Multiple matching with ()*

Alessandro_Re · 31 July 2007 13:34

Hi there!
I'm Alessandro from Italy and I started using ruby some days ago,
so... Hello, Community!

Well, I was trying to match a pattern multiple times. I tried both
with normal match() and scan(), but i can't get the desired result.

The subject string is something like:
"1a2bend" or "beg1a2b3c4dend"
more generally, it should match /^beg(\d\w)*end$/ : always a begin and
ending pattern, and a unspecified number of central pattern.
The problem is that the central pattern must be extracted for every
time it's encountered.
For example, trying with
"x1A2B3C4Dz".scan /^(x)(\d\w)*(z)$/
returns
[["x", "4D", "z"]]
while i need something like
[["x", "1A", "2B", "3C", "4D", "z"]]

Why does ()* match just the last one? How can i get all the ()* that it matches?

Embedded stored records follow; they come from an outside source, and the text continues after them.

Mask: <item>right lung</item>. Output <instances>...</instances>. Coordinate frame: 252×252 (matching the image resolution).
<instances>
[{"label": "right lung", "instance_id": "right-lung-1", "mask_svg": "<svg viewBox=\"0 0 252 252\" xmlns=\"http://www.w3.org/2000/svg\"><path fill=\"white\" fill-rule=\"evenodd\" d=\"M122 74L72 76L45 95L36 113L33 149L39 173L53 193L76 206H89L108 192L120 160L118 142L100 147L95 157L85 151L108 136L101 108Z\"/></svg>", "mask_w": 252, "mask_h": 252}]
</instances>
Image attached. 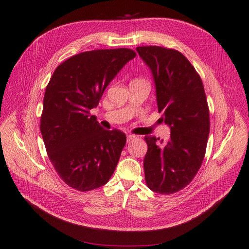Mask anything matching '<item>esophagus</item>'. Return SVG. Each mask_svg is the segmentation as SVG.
Masks as SVG:
<instances>
[{
	"mask_svg": "<svg viewBox=\"0 0 249 249\" xmlns=\"http://www.w3.org/2000/svg\"><path fill=\"white\" fill-rule=\"evenodd\" d=\"M135 135H132V134H128L127 136H126V142L128 143V142H130V141H132L133 139H135Z\"/></svg>",
	"mask_w": 249,
	"mask_h": 249,
	"instance_id": "obj_1",
	"label": "esophagus"
}]
</instances>
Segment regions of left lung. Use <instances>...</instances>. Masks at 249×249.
<instances>
[{"instance_id":"left-lung-1","label":"left lung","mask_w":249,"mask_h":249,"mask_svg":"<svg viewBox=\"0 0 249 249\" xmlns=\"http://www.w3.org/2000/svg\"><path fill=\"white\" fill-rule=\"evenodd\" d=\"M152 73L160 118L171 128L168 141L146 136L145 181L161 195L182 190L202 165L210 131L209 108L201 77L190 61L175 49L136 48Z\"/></svg>"}]
</instances>
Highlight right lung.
Instances as JSON below:
<instances>
[{"instance_id":"add662e5","label":"right lung","mask_w":249,"mask_h":249,"mask_svg":"<svg viewBox=\"0 0 249 249\" xmlns=\"http://www.w3.org/2000/svg\"><path fill=\"white\" fill-rule=\"evenodd\" d=\"M135 56L128 48L85 51L59 65L47 84L40 131L51 164L74 190L106 184L117 166L126 136L104 130L89 110Z\"/></svg>"}]
</instances>
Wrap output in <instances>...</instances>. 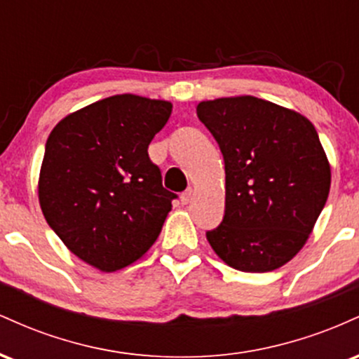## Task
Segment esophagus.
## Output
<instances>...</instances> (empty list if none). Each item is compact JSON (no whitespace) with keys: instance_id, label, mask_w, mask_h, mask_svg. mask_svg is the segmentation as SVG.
Here are the masks:
<instances>
[{"instance_id":"obj_1","label":"esophagus","mask_w":359,"mask_h":359,"mask_svg":"<svg viewBox=\"0 0 359 359\" xmlns=\"http://www.w3.org/2000/svg\"><path fill=\"white\" fill-rule=\"evenodd\" d=\"M192 192H194V189H192V187H189L187 191L182 192V196H180V201H182V204H184V205H187L189 203H191V199H192Z\"/></svg>"}]
</instances>
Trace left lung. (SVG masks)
Wrapping results in <instances>:
<instances>
[{"mask_svg": "<svg viewBox=\"0 0 359 359\" xmlns=\"http://www.w3.org/2000/svg\"><path fill=\"white\" fill-rule=\"evenodd\" d=\"M224 156L226 209L205 233L226 265L250 273L280 269L302 250L331 187L314 125L255 96L197 104Z\"/></svg>", "mask_w": 359, "mask_h": 359, "instance_id": "left-lung-1", "label": "left lung"}]
</instances>
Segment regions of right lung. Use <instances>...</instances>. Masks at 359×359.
Returning a JSON list of instances; mask_svg holds the SVG:
<instances>
[{"label":"right lung","mask_w":359,"mask_h":359,"mask_svg":"<svg viewBox=\"0 0 359 359\" xmlns=\"http://www.w3.org/2000/svg\"><path fill=\"white\" fill-rule=\"evenodd\" d=\"M172 102L118 94L67 114L48 135L39 201L69 250L101 271L131 265L150 250L175 194L162 185L148 145Z\"/></svg>","instance_id":"add662e5"}]
</instances>
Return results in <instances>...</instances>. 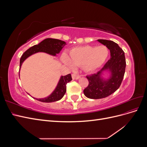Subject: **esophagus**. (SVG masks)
Returning <instances> with one entry per match:
<instances>
[{
  "mask_svg": "<svg viewBox=\"0 0 147 147\" xmlns=\"http://www.w3.org/2000/svg\"><path fill=\"white\" fill-rule=\"evenodd\" d=\"M72 77L73 78V80H78L80 78V76L78 75H76V74H72Z\"/></svg>",
  "mask_w": 147,
  "mask_h": 147,
  "instance_id": "1",
  "label": "esophagus"
}]
</instances>
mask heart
Returning a JSON list of instances; mask_svg holds the SVG:
<instances>
[{
    "label": "heart",
    "instance_id": "heart-1",
    "mask_svg": "<svg viewBox=\"0 0 147 147\" xmlns=\"http://www.w3.org/2000/svg\"><path fill=\"white\" fill-rule=\"evenodd\" d=\"M109 56V50L105 46H83L72 49L69 52V58L66 55L62 56V60L69 67L73 64L82 66L83 70L91 73L104 64Z\"/></svg>",
    "mask_w": 147,
    "mask_h": 147
}]
</instances>
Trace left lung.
Wrapping results in <instances>:
<instances>
[{"label":"left lung","mask_w":147,"mask_h":147,"mask_svg":"<svg viewBox=\"0 0 147 147\" xmlns=\"http://www.w3.org/2000/svg\"><path fill=\"white\" fill-rule=\"evenodd\" d=\"M97 41L110 50L111 57L98 72L86 76L89 84L83 92L88 98L92 99L105 98L116 91L121 85L126 69L124 53L117 43L103 39H99ZM105 71L109 72L108 79L102 77Z\"/></svg>","instance_id":"obj_1"}]
</instances>
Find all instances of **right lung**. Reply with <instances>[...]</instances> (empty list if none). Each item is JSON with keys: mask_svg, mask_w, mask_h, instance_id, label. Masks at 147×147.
Listing matches in <instances>:
<instances>
[{"mask_svg": "<svg viewBox=\"0 0 147 147\" xmlns=\"http://www.w3.org/2000/svg\"><path fill=\"white\" fill-rule=\"evenodd\" d=\"M65 45L66 43L65 42L58 39L48 38L43 40L38 45L30 47L23 53L20 59V70L22 64L30 56L38 52H43L55 56H56V54H59L61 50ZM72 80V78L70 74L65 75V76H61L55 90L52 92L50 95L44 97V98L37 99L35 97H33V98L42 102H53L59 100L63 98L66 92L67 83L70 82Z\"/></svg>", "mask_w": 147, "mask_h": 147, "instance_id": "right-lung-1", "label": "right lung"}]
</instances>
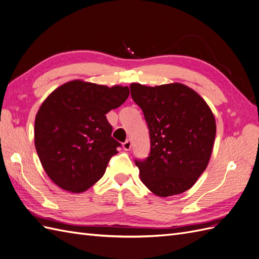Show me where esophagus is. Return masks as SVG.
Segmentation results:
<instances>
[{
    "label": "esophagus",
    "instance_id": "esophagus-1",
    "mask_svg": "<svg viewBox=\"0 0 259 259\" xmlns=\"http://www.w3.org/2000/svg\"><path fill=\"white\" fill-rule=\"evenodd\" d=\"M131 146H132V143H131L130 140H126L122 143V148L124 149V151H129V149L131 148Z\"/></svg>",
    "mask_w": 259,
    "mask_h": 259
}]
</instances>
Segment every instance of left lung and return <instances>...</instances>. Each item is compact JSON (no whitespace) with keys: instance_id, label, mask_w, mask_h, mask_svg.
I'll return each mask as SVG.
<instances>
[{"instance_id":"left-lung-1","label":"left lung","mask_w":259,"mask_h":259,"mask_svg":"<svg viewBox=\"0 0 259 259\" xmlns=\"http://www.w3.org/2000/svg\"><path fill=\"white\" fill-rule=\"evenodd\" d=\"M131 97L143 111L151 153L136 160L143 184L159 197L184 193L206 169L216 123L210 106L180 82L149 87L132 82Z\"/></svg>"}]
</instances>
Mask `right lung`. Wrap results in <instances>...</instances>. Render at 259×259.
<instances>
[{
    "instance_id": "add662e5",
    "label": "right lung",
    "mask_w": 259,
    "mask_h": 259,
    "mask_svg": "<svg viewBox=\"0 0 259 259\" xmlns=\"http://www.w3.org/2000/svg\"><path fill=\"white\" fill-rule=\"evenodd\" d=\"M129 97V88L80 79L55 89L39 106L34 144L41 165L56 185L84 193L103 177L120 143L112 138L106 114Z\"/></svg>"
}]
</instances>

Probabily i'm doing something wrong, but can't understand where :\

Thanks!

···

--
~Ale

Jan_Svitok · 31 July 2007 13:48

Try:

if "x1A2B3C4Dz" =~ /^(x)((?:\d\w)*)(z)$/

return [

···

On 7/31/07, Alessandro Re <akirosspower@gmail.com> wrote:

Hi there!
I'm Alessandro from Italy and I started using ruby some days ago,
so... Hello, Community!

Well, I was trying to match a pattern multiple times. I tried both
with normal match() and scan(), but i can't get the desired result.

The subject string is something like:
"1a2bend" or "beg1a2b3c4dend"
more generally, it should match /^beg(\d\w)*end$/ : always a begin and
ending pattern, and a unspecified number of central pattern.
The problem is that the central pattern must be extracted for every
time it's encountered.
For example, trying with
"x1A2B3C4Dz".scan /^(x)(\d\w)*(z)$/
returns
[["x", "4D", "z"]]
while i need something like
[["x", "1A", "2B", "3C", "4D", "z"]]

Why does ()* match just the last one? How can i get all the ()* that it matches?

Probabily i'm doing something wrong, but can't understand where :\

Jan_Svitok · 31 July 2007 13:57

Try:

if "x1A2B3C4Dz" =~ /^(x)((?:\d\w)*)(z)$/
a, b = $1, $3 #
return [a] + $2.scan(/\d\w/).flatten + [b]
end

I don't know if it's possible to do it in one run though, maybe you
could use split as well...
Take care when doing nested searches as they will overwrite $1..9
(that's why I used a and b)

J.

···

On 7/31/07, Alessandro Re <akirosspower@gmail.com> wrote:

Hi there!
I'm Alessandro from Italy and I started using ruby some days ago,
so... Hello, Community!

Well, I was trying to match a pattern multiple times. I tried both
with normal match() and scan(), but i can't get the desired result.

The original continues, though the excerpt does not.